1) The Raptors make a play, but Orlando gets win too with trade. Tuesday we had our first big trade — very possibly the only big trade — in the run-up to the Feb. 23 trade deadline: Serge Ibaka went to the Raptors in exchange for Terrence Ross and a first-round pick (the worse of the Raptors’ own pick or the Clippers’ pick, which the Raptors control).

The goal with any trade is a win-win scenario — and this comes pretty close to that.

For Orlando, they get a first round pick, which never hurts. In Ross, they get a guy that fits their needs and helps uncork the logjam up front. Ross was frustrating to Raptors fans because he never quite fit in or lived up to expectations, but for Orlando the fit is better — Ross is a swingman who could start at the three and allow Frank Vogel to slide Aaron Gordon back to his more natural spot at the four. Or, if Vogel insists on the Gordon at the three experiment, Ross could be a sixth man who would provide some scoring punch off the bench. Either way he fits better with what they want to do than Ibaka had.
---+---
### Given problem a
From the entries below, return the lines starting with the one that contains "From the listed items" and ending with the one that contains "51.8 metres", both included, copied verbatim.
---+---
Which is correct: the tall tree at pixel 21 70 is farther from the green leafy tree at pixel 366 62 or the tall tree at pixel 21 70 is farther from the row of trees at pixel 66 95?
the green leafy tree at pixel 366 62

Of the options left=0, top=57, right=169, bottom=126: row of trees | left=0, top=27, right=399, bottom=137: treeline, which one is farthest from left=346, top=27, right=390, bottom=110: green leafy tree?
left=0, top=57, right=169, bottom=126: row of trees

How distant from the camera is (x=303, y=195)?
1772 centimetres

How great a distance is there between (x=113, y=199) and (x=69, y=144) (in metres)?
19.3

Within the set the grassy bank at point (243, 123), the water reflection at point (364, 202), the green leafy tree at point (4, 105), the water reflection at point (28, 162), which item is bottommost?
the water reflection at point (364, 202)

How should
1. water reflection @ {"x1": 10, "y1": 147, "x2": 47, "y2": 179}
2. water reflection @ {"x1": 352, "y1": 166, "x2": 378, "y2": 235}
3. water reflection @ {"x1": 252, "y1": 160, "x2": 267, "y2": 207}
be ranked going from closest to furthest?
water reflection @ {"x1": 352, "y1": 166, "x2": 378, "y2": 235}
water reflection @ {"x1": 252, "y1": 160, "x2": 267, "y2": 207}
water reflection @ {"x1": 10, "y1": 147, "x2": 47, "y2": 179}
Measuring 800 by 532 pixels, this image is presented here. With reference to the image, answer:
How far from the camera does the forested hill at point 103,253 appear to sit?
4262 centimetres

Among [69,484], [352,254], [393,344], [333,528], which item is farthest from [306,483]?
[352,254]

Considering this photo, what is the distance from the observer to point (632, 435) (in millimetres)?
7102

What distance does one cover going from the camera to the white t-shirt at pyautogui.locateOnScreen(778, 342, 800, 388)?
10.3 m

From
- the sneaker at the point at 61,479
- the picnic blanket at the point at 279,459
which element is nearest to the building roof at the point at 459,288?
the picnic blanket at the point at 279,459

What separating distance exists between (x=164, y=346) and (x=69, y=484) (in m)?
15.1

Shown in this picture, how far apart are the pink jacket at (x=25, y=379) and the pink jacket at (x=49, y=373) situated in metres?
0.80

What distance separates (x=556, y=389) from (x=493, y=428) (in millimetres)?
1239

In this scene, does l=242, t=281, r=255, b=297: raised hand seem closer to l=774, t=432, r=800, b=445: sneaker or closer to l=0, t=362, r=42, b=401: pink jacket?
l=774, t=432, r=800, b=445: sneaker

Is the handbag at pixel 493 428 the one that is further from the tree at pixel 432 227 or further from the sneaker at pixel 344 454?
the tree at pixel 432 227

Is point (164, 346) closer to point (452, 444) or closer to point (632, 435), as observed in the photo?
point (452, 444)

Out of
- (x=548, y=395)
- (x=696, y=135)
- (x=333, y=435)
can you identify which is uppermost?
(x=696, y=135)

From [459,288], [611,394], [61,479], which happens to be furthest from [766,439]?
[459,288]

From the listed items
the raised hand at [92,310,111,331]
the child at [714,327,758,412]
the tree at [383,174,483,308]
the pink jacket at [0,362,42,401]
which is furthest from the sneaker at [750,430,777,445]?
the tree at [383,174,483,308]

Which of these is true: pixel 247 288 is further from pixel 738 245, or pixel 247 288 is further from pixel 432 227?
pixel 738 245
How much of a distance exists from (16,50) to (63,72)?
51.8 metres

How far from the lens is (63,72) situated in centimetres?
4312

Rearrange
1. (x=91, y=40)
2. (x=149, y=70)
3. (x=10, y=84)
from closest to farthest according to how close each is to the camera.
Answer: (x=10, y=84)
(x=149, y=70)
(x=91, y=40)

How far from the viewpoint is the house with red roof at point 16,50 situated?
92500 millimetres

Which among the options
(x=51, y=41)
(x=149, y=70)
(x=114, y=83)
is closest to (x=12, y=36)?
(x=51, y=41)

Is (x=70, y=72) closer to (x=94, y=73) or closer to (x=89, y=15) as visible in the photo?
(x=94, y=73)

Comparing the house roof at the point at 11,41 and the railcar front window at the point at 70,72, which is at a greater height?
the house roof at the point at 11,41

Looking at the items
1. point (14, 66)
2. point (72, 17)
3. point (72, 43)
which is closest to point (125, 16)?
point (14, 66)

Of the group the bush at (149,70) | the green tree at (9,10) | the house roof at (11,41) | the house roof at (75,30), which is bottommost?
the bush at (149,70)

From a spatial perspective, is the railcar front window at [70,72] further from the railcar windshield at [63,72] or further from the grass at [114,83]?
---+---
### Given problem b
In the article on the Raptors trade, which player went to Toronto in exchange for Terrence Ross and a first-round pick?

### Right answer a
From the listed items
the raised hand at [92,310,111,331]
the child at [714,327,758,412]
the tree at [383,174,483,308]
the pink jacket at [0,362,42,401]
which is furthest from the sneaker at [750,430,777,445]?
the tree at [383,174,483,308]

Which of these is true: pixel 247 288 is further from pixel 738 245, or pixel 247 288 is further from pixel 432 227?
pixel 738 245
How much of a distance exists from (16,50) to (63,72)?
51.8 metres

### Right answer b
Serge Ibaka